General characteristics
- Type: steamboat
- Displacement: 13.45 tons
- Length: 60 ft (18 m)
- Beam: 11 ft 8 in (3.56 m)
- Draft: 2 ft 11 in (0.89 m)
- Propulsion: Steam engine
- Speed: 25 knots (46 km/h)
- Armament: One 1-pounder gun; One AA machine gun;

= USS Acoma (SP-1228) =

Patrol vessel of the United States Navy

The first USS Acoma (SP-1228) was a relatively fast steamboat for the time — capable of 25 kn – that was leased from its owner by the United States Navy during World War I. She was outfitted as an armed section patrol craft and assigned to patrol the waterways of Newport, Rhode Island, and New Bedford, Massachusetts.
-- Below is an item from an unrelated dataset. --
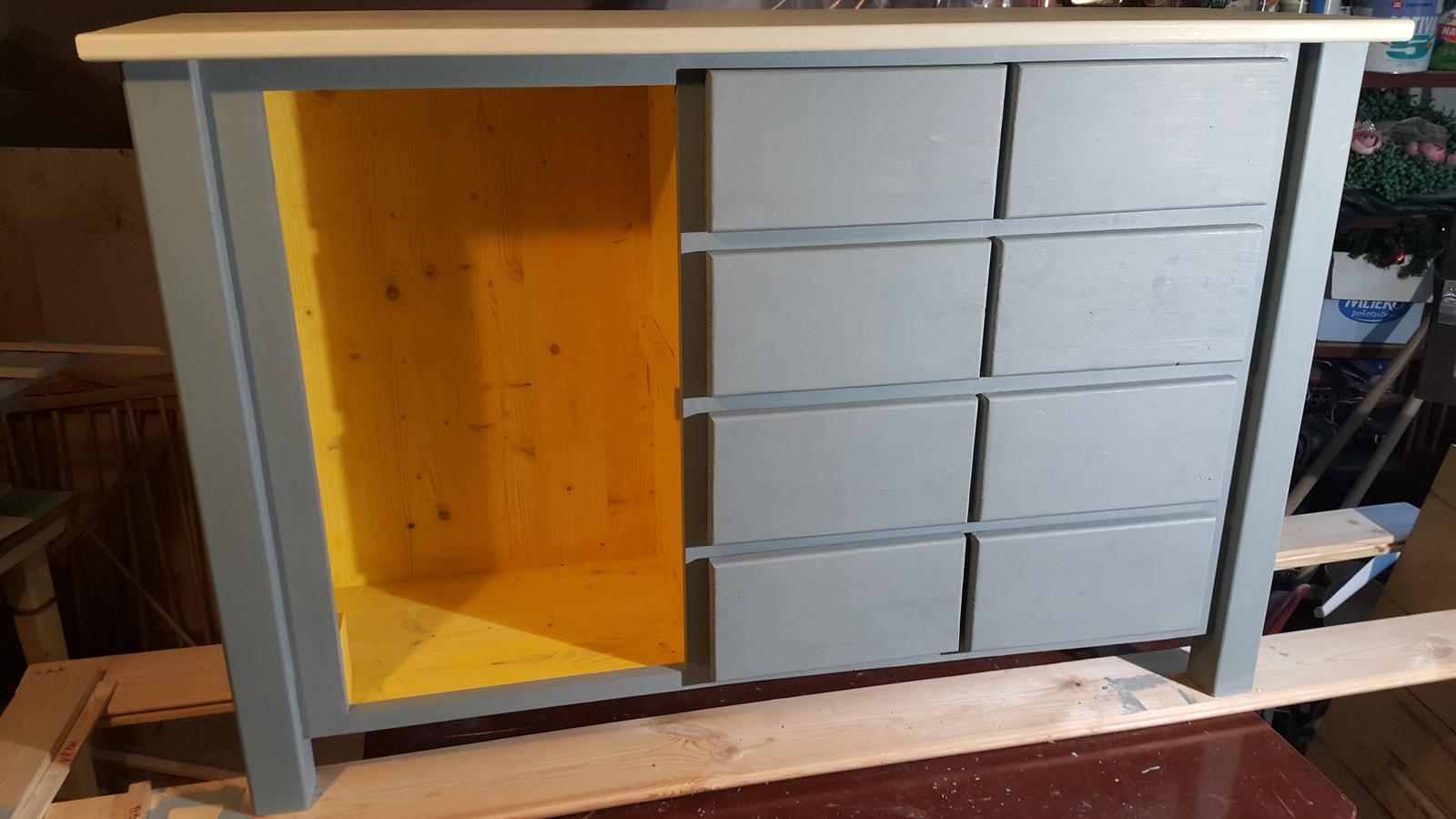 Komoda - a mám namontované šuflíky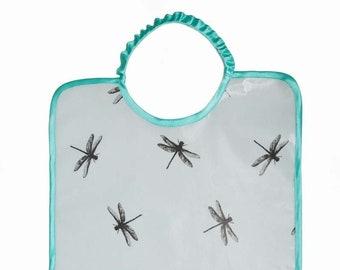 Grand bavoir à élastique en coton enduit imprimé libellule bleu clair et turquoise, bavoir fille ou garçon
She was returned to her owner at war's end.

==Built in New York==
Acoma (SP-1228), a section patrol motor boat, was built in 1917 by the Gas Engine & Power Co. and Charles L. Seabury Co., Morris Heights, New York; acquired by the Navy on a free lease from Theodore D. Partridge of New York City on 25 September 1917; and commissioned on 18 October 1917.

==World War I service==
Acoma was assigned to the 2d Naval District throughout her naval career. After patrolling in the vicinity of Newport, Rhode Island, she was transferred in November 1917 to the area of New Bedford, Massachusetts. The boat served there through the end of World War I.

==Decommissioning==
Following the Armistice of 11 November 1918, Acoma was returned to her owner on 25 November 1918.